■ **PROBLEM REQUIREMENTS**
Copy out the lines from the one containing "Relative to the" through the end of the records, inclusive, substituting "farther" for every "further" and changing nothing else.

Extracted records
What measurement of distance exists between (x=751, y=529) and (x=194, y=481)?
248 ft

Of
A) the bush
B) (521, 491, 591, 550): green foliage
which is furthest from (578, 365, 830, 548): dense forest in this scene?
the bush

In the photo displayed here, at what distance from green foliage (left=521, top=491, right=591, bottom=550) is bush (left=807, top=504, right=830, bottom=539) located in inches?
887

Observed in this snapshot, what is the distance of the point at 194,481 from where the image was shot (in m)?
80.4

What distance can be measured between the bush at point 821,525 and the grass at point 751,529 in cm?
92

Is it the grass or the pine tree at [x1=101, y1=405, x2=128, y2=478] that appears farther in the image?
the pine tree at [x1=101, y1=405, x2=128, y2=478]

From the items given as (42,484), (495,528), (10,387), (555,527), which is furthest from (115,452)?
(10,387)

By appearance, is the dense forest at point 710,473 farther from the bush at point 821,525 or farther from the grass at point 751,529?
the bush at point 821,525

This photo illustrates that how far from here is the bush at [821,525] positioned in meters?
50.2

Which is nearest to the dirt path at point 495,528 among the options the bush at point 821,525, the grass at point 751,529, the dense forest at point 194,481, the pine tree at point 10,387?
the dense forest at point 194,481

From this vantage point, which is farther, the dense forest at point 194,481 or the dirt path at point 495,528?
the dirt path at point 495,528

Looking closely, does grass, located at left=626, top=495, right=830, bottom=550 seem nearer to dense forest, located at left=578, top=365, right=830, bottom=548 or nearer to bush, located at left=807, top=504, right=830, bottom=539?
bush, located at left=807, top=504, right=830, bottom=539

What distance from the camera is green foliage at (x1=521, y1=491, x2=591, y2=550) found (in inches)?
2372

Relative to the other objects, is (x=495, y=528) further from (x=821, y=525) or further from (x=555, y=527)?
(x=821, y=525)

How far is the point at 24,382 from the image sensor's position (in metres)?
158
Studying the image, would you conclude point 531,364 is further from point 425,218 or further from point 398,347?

■ **SOLUTION FOR THIS EXERCISE**
Relative to the other objects, is (x=495, y=528) farther from (x=821, y=525) or farther from (x=555, y=527)?
(x=821, y=525)

How far is the point at 24,382 from the image sensor's position (in metres)?
158
Studying the image, would you conclude point 531,364 is farther from point 425,218 or farther from point 398,347?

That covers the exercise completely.